Friday, October 31, 2008

CowShlt Inc Staffs Brace Themselves for Inter-departmental Halloween Bash

The entire premises of CowShlt Inc have been buzzing with last minute touch-ups for their Halloween bash tonight.

“This is going to be the greatest party of the century!” declares Mr Gu Sai, CEO of CowShlt Inc. “This Halloween party not only allows all staffs to let their hair down - literally, but also promotes cohesiveness among all departments!”

It is understood that each department in CowShlt Inc is to dress up their manager as a Halloween figure that will “scare the hell out of themselves”.

“By making them become what they are most afraid of," explains Mr Gu Sai, "I am actually helping them combat their greatest fear. As a prime example myself, I will be dressing up as a 12-inch Subway’s sandwich, being kar-char into halves, with the white mayonnaise flowing out constantly without control!”

“I am very confident of being the most frightful figure tonight,” beams Mr Saab Prime, the Finance Department Manager. “My deputy and I will be dressed as the Lehman Brothers while all my staffs will harass staffs from other departments into buying high risk investment scheme disguise as fixed deposit product. Hell! I even have props! Look at this stock market chart and my downward pointing arrow! Do they send a chill down your spine?”

“Cutting operating cost has always been our core objective,” says Mr Kee Gei Leow, the Maintenance Department Manager. “With this thought in mind, we are using only recycled materials as props. My staffs have kindly donated many of their children’s angpow packets to dress me into a giant red colour SP Power bill. And you know what will strike the most fear? Look at this statement printed in bold – 21% INCREASE FROM OCTOBER 2008. Ask you scare or not!”

“I have enough reasons to believe my dress up is the most elaborate,” says Mr Peh En Paye, the Delivery Department Manager. “I will be totally wrapped in sheetmetal with a electronic display board. And to fit into this costume, I have to bend myself over, resulting in such a vulnerable position. Then my staffs who are dressed in white will come and screw me from behind, but all I can say is Beep Beep Beep! You guessed it right! I’m dressed as the f***ing ERP gantry!”

“Sadly to say,” sighs Ms Lee Trenchman, the Human Resource Department Manager, “I will be transformed into the most hideous creature on Earth tonight. Most people see HR staffs as people who just dress up nicely and forever having tea breaks. To counter this misconception, I will be as ugly as possible and hand out free snacks for all tonight instead. The snack will be what I’m dressed as – fried cuttlefish.”

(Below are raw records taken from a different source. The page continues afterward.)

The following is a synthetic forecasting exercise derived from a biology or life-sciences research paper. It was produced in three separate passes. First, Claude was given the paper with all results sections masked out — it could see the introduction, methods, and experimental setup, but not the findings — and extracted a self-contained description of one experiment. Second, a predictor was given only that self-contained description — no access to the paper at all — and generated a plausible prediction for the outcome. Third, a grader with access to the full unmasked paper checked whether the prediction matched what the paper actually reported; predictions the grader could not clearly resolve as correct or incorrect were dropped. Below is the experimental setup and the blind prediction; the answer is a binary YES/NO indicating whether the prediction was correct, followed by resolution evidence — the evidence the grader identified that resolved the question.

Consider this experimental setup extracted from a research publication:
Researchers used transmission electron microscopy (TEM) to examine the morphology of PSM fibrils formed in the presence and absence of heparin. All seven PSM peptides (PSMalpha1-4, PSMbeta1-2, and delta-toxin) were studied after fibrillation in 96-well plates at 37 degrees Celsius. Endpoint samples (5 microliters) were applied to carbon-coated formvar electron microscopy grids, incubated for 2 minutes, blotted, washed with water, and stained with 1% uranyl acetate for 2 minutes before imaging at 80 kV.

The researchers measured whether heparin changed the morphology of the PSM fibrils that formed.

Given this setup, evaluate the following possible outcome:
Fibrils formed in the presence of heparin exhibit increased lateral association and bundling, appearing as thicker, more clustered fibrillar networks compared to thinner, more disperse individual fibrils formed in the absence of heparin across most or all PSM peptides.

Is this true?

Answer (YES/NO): NO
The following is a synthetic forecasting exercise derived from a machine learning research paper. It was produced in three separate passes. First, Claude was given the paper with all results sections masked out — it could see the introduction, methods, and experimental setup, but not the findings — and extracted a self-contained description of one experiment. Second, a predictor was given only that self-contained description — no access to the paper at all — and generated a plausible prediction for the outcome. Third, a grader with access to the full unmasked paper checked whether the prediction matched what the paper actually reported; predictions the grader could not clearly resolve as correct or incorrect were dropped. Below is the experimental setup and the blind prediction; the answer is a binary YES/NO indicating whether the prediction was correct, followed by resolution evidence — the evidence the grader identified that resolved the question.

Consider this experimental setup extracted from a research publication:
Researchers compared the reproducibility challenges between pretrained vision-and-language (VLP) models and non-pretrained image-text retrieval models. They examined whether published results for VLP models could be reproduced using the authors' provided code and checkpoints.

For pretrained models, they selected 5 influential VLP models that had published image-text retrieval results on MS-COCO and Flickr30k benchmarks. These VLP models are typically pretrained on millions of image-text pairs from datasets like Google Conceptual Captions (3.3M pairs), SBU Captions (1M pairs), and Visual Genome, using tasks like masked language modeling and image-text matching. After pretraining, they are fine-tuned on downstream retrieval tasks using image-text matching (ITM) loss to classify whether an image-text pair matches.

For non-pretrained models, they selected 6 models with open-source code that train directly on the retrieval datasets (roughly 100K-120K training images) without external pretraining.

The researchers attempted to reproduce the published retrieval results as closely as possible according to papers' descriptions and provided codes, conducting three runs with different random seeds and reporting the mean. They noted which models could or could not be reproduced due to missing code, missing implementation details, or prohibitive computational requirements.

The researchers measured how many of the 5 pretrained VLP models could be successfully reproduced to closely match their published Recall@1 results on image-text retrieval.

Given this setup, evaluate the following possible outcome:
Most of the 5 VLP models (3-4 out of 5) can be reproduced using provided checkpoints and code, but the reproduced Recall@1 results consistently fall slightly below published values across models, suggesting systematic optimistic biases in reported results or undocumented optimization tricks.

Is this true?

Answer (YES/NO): NO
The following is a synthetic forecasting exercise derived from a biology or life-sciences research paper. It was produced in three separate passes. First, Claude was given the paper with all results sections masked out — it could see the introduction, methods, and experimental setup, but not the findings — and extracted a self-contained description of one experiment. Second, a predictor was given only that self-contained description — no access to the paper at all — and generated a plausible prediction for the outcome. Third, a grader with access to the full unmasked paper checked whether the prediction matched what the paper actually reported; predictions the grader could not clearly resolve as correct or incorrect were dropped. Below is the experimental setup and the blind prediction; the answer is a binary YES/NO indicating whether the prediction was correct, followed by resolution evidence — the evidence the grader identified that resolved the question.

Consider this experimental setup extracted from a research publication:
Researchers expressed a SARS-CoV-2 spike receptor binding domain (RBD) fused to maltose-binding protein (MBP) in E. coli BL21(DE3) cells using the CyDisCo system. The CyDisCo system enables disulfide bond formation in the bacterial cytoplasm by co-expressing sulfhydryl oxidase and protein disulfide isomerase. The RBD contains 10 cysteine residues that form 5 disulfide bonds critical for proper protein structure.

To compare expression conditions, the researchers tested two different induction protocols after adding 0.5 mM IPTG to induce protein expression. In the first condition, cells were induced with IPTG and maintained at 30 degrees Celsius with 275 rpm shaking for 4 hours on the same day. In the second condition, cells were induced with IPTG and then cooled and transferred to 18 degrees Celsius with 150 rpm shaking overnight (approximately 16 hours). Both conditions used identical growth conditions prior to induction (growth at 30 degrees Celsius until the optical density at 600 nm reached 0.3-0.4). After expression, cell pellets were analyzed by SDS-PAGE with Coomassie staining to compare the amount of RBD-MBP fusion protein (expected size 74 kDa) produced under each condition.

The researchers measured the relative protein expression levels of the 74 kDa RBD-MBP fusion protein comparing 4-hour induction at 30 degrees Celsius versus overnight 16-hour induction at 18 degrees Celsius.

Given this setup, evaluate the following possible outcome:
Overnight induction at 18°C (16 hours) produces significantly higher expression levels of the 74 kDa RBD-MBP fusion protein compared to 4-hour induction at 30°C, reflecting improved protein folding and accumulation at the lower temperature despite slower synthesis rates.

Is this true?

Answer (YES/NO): NO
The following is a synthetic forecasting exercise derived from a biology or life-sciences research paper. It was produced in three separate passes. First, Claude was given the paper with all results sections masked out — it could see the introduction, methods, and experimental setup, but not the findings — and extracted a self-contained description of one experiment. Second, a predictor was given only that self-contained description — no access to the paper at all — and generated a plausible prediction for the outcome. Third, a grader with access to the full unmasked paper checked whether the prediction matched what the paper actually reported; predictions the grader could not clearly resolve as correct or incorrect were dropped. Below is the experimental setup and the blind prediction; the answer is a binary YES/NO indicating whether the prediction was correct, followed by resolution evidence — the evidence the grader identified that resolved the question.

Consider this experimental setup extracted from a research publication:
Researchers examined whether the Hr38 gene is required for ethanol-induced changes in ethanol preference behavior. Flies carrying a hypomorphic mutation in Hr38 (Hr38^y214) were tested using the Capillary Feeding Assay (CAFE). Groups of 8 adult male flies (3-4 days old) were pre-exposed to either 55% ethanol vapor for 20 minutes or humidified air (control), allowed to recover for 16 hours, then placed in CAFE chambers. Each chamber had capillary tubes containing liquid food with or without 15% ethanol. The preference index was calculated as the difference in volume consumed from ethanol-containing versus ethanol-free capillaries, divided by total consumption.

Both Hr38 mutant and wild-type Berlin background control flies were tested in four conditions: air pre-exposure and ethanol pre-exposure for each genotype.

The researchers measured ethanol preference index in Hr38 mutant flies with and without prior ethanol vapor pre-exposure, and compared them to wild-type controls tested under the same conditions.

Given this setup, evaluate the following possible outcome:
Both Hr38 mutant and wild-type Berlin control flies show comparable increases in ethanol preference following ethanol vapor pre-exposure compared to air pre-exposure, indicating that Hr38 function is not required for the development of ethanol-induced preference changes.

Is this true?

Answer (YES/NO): NO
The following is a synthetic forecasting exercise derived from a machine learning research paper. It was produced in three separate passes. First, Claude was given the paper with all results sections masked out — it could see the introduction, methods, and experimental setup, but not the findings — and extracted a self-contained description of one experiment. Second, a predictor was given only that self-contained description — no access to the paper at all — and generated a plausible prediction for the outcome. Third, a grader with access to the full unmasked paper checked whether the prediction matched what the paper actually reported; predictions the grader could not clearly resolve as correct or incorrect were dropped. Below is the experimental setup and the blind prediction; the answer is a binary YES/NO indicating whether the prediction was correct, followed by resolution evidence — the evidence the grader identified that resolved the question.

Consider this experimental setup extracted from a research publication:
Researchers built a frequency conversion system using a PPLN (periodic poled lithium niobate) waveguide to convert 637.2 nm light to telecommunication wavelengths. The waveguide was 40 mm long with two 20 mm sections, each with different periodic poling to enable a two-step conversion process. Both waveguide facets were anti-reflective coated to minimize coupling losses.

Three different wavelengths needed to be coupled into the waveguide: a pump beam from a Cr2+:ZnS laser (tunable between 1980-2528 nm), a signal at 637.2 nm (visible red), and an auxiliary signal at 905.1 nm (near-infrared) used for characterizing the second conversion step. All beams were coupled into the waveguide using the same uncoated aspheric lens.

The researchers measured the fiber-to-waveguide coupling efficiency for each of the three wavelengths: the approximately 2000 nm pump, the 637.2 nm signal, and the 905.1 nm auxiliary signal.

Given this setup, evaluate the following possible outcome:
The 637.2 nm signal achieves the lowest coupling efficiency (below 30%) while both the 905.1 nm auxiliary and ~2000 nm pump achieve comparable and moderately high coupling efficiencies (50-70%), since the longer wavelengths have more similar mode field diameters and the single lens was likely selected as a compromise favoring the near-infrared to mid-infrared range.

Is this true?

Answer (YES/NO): NO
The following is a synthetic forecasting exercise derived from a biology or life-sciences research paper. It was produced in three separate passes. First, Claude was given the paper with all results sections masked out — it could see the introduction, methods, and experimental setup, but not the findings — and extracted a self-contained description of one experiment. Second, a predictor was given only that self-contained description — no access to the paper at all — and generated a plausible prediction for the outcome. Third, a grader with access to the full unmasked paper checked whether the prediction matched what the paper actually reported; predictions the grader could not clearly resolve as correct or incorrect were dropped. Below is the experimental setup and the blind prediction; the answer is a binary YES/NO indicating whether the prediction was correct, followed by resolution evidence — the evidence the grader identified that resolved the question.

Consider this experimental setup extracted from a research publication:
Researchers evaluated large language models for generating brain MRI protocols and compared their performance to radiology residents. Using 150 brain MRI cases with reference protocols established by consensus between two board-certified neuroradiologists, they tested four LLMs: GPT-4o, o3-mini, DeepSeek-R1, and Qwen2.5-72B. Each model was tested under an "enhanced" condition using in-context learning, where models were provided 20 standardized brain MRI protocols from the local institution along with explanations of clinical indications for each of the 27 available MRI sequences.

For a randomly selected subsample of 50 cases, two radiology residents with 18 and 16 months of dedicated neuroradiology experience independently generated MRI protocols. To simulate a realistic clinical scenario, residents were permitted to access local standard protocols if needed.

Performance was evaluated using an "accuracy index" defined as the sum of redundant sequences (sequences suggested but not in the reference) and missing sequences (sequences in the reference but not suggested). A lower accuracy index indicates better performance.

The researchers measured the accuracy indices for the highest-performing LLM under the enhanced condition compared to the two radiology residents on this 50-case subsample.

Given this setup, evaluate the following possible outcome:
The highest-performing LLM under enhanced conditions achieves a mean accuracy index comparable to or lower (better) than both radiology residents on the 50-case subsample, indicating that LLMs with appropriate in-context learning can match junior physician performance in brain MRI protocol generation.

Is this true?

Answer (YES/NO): YES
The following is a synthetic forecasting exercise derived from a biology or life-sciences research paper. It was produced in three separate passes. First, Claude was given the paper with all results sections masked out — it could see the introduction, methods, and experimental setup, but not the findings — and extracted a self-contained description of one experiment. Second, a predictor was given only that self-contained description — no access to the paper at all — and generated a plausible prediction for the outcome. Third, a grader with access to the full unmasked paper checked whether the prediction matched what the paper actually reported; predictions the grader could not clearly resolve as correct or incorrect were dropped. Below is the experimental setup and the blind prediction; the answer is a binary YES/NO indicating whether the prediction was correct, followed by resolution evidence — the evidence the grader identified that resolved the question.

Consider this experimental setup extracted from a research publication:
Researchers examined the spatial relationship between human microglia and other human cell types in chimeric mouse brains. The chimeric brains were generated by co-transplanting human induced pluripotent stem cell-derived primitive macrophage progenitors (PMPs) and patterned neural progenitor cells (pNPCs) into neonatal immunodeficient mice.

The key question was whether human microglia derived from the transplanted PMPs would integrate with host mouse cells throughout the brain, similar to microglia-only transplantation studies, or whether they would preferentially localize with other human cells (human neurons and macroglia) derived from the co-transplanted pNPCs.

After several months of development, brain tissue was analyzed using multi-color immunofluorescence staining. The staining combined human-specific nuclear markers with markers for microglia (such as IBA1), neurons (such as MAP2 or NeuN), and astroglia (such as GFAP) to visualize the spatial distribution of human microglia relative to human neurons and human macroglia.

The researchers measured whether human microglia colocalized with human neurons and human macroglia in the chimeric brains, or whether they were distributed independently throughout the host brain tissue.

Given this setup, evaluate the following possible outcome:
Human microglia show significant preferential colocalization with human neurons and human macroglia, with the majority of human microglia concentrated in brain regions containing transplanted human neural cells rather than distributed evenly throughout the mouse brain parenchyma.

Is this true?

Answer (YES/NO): YES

And as usual, the seven Personal Assistants of Mr Gu Sai are putting up an united front for the bash. “We sisters are so alike to the extent of even having the same fear,” echo BCCCCR+Y in unison. “Our dress up for tonight’s Halloween bash is extremely simple. Just a simple uniformed colour gown with two pink stripes across our slim waists. What are we? We are a pregnancy test kit tested positive!”